Between 1887 and 1911, the married couple made six trips to Mexico to collect antiquities, languages and plants.
In collaboration with Mexican scholars, they forged international networks of science which these same Mexican scientists used to help legitimize the Mexican state before, during, and after the Revolution of 1910.
Mexico was one of the first countries to institute a national program to preserve its cultural patrimony, but more importantly utilized anthropology as a tool to integrate its indigenous population into the national project.
Mexican intellectuals drew on the work of Caecilie and Eduard who came from the Germanophone intellectual tradition of historicism.
The Seler’s analysis focused on culture rather than inherent biological characteristics which Mexican intellectuals, artists, writers, and artisans harnessed to help shape post-revolutionary indigenismo.
My dissertation, “German Anthropology and the Making of Modern Mexico, 1876-1940,” demonstrates how and why Germanophone intellectual traditions influenced Mexican nation-building, how gender impacted access to education and facilitated personal and scientific connections, and finally, how the lives of scholars guided their scientific fieldwork and how their fieldwork influenced their non-scientific lives.

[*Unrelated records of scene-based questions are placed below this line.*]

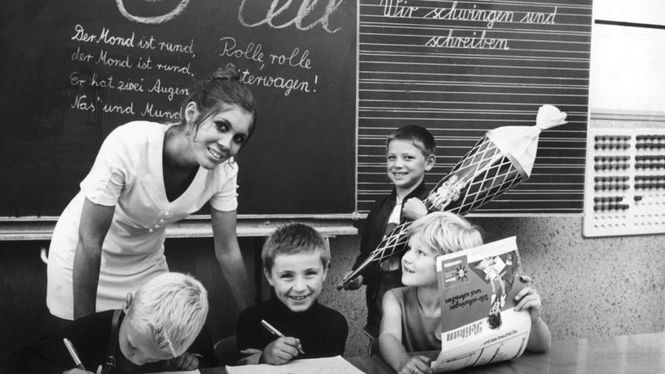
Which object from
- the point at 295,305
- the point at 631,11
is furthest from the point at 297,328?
the point at 631,11

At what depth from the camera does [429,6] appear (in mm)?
2367

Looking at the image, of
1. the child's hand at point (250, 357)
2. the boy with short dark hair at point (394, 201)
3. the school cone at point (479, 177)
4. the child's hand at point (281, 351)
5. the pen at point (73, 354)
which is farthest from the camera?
the boy with short dark hair at point (394, 201)

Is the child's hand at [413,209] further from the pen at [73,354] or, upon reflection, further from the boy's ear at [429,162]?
the pen at [73,354]

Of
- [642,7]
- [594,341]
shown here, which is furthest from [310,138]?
[642,7]

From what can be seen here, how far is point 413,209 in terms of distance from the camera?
2137 millimetres

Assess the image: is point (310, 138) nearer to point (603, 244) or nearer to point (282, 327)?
point (282, 327)

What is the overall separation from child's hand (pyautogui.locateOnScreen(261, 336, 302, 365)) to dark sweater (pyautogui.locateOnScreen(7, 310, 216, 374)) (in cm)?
24

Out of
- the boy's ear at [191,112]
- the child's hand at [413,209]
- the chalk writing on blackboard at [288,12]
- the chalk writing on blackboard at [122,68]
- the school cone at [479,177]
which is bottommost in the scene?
the child's hand at [413,209]

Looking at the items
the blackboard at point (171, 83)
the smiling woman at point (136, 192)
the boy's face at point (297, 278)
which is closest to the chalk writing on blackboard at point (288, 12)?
the blackboard at point (171, 83)

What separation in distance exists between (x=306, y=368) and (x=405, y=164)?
0.92 m

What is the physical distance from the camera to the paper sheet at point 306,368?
1507mm

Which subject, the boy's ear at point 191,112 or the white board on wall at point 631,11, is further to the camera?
the white board on wall at point 631,11

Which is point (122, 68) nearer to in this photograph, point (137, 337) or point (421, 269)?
point (137, 337)

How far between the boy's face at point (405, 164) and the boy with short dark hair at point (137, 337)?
2.86ft
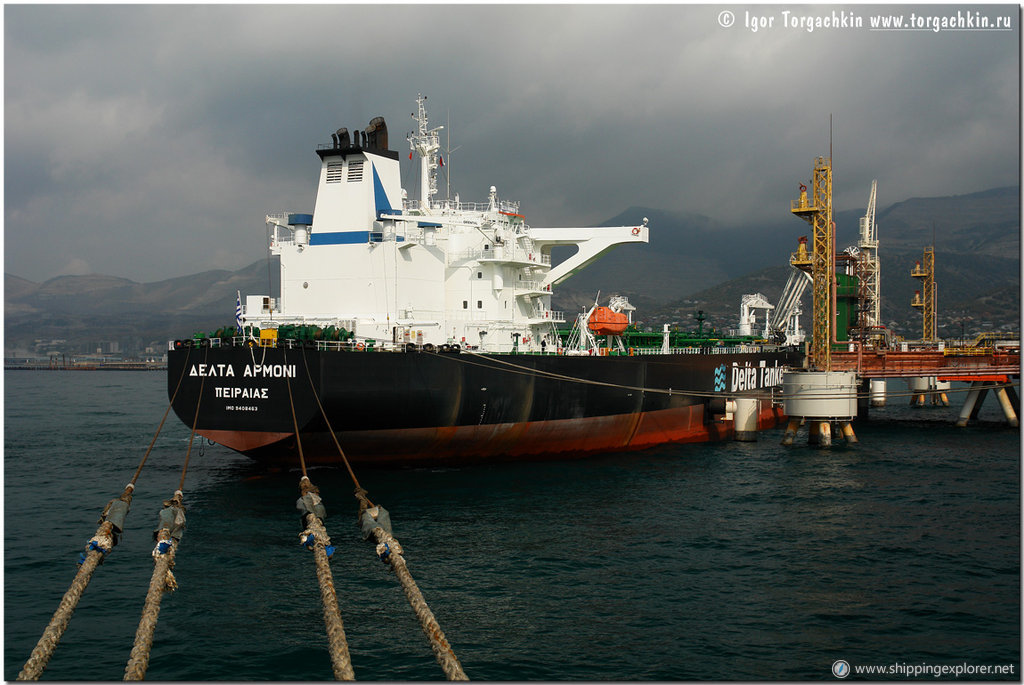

I use the biographies of the Selers as an entry into the complex interplay of geopolitical, institutional, and interpersonal networks that shaped the creation of international scientific knowledge.
My study builds upon scholarship about creative couples in the sciences by showing how the intimate space of the home and the public space of the field contribute to knowledge production that defies easy categorization.
The holistic experience of life is complicated, and by looking at the particularities of Caecilie and Eduard, we can make sense of how life experience shaped knowledge-making and how the creation of new knowledge impacted politics, both personal and public.